(Beginning of STUDY TEXT)

Condolences.. I'm just now working on finishing my Undergraduate degree (that I started 20 years ago) in CS. I'm 39 and have been doing mainframe assembler (with a little cobol) for the last 13 years, as well as web development over the past 2 years. Age is a factor, but you're still young... go for it... I think I'm doing it more to keep my kids from arguing against it. :roll: I'm taking Java and design classes (as well as the math although I still don't know why I need it )so that I'll be more in tune with the current programming wave ( I know why they call it OOP's now.. ) Good Luck!
Tim, the previous replies are all valid. You're definitely not too old, considering you have at least another 20 years of work (unless you become wealthy). I would consider going to a company that needs your mainframe skills but also use Java. You could get your foot in the door as a Cobol guy and perhaps after a year or so (once you've proven yourself) the company maybe willing to train you in Java. The advantage of this approach is you won't initially have to compete with other out of work Java developers - many of whom already have direct Java experience. I did something similiar myself. I started in configuration management and moved over to development after a year. I now have been developing the past 3 years. I would also consider broadening your scope. You may want to invest some time learning the .NET platform - learn C#. If you can get in early on the Microsoft.NET bandwagon, you may have more opportunities. Just my 2 cents. Ron.

(End of STUDY TEXT)
(Beginning of DATA EXTRACTS)

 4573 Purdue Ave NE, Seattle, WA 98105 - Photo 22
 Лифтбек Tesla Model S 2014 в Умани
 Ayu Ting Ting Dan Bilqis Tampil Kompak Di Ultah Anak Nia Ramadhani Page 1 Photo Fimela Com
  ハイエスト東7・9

(End of DATA EXTRACTS)
(Beginning of DATA EXTRACTS)

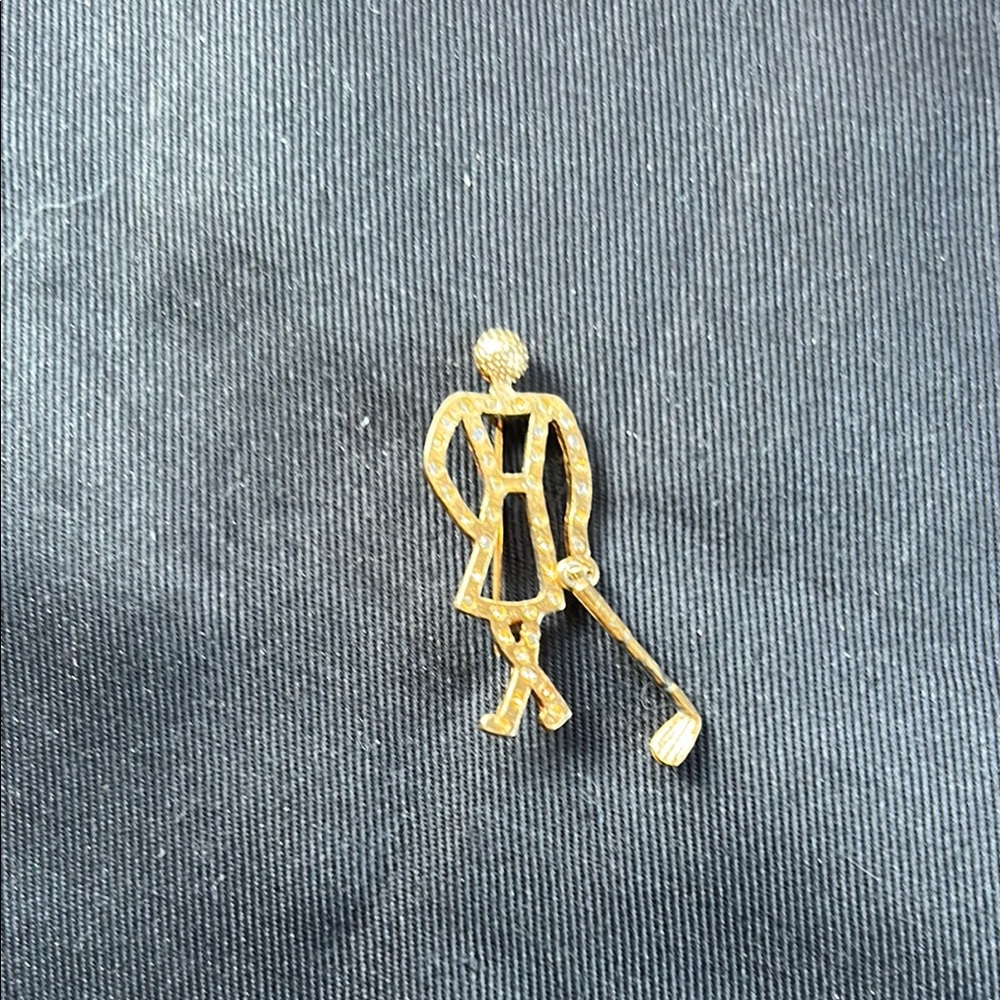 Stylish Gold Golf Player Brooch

(End of DATA EXTRACTS)

Write the next part of the forum thread about leaving mainframe programming for Java, starting after its final line.

Hi, I am 45, maybe the eldest SCJP and SCJD in the world. Now I am working for SCEA. If you try to get into Java and J2EE and new technologies, please try SCEA. I learn it at home by myself. I am working a company as software developer now. to keep stable income, I need to study forever. Good luck
Guys - I am really uncomfortable with some of the posts in this thread. If you think you are too old, you are! Get out, especially given the current economic conditions. A master's (or a PHD for that matter) will not automagically fix all of your problems. Otherwise, keep learning and keep working. Guy, 54 years, 30+ years a programmer, SCJP, SCWCD, blah, blah ..... [ November 20, 2002: Message edited by: Guy Allard ]
I don't think you can be too old, there are some great courses out there on line, i am currently in exactly the same boat as you, hitting a mid-point in life (and im only 27 so i guess i'll be seeing a few more of those yet) and trying to determine direction. I weighed up the different options, - just concentrating on experience - getting more certs - branching into new areas But i decided that a Masters will do the best for my career, while it may not be the fix to all of lifes problems it generally seems to give people an edge, lets you experience of a lot of different technologies and how they work together and receive good tuition doing it. Im also going to do it online and have found a good one in http://www.kitcampus.com/about/brochure.phtml (British masters though) so i can carry on working and getting my experience at the same time. Then hopefully in 2-years i will be twice as employable as before, hopefully timed with a nice upturn in the economy and demand for IT. The market is in the doldrums so why not take it as a chance to really develop yourself to take advantage of the inveitable upturn??? Anyway good luck, its never too late and you will always be glad you did it.
You're leaving Hawaii man! Wow! You really serious? But wait. What mainland are you referring to? Mainland Asia...? To Phuket, Thailand .... ooh you really got it going! Probably going nearer to the island of ..... Java.... Good luck then.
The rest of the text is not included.